Marty_d Posted December 16, 2018 Posted December 16, 2018 Don't care. Anywhere I can get on the nest. Sounds like you'd get on well with our rooster. Actually, you may be in competition with him...
Jerry_Atrick Posted December 16, 2018 Posted December 16, 2018 Breaking News flash from France. A large cheese warehouse to the south of Paris has experienced a massive explosion. Police say it is not terror related but that there is de Brie everywhere.

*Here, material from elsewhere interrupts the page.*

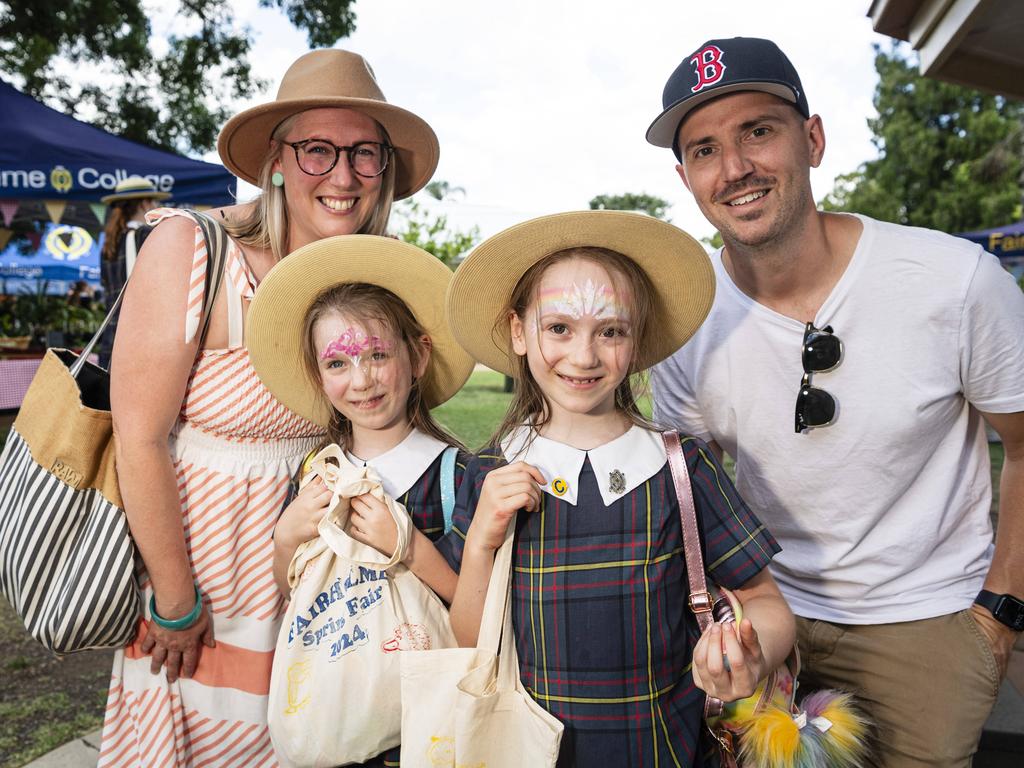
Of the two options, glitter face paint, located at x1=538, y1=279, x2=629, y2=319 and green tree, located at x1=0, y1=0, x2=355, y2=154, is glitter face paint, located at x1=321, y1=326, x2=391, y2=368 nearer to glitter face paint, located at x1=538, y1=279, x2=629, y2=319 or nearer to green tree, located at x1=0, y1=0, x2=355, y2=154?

old man emu Posted December 16, 2018 Posted December 16, 2018 Heck, Jerry. I thought it was a Gouda one
Jerry_Atrick Posted December 17, 2018 Posted December 17, 2018 Heck, Jerry. I thought it was a Gouda one
PA. Posted December 22, 2018 Posted December 22, 2018 Xmas shopping done. That's 15 minutes of my life I won't get back.
red750 Posted December 22, 2018 Author Posted December 22, 2018 They say sex with two women is a threesome, sex with one woman is a twosome. Now I know why they call you handsome. Merry Christmas all.
Marty_d Posted December 22, 2018 Posted December 22, 2018 Merry xmas Red! And to all. May your flights, drives, and sex all be safe. (And carrying on with Red's theme, you know what the safest is!)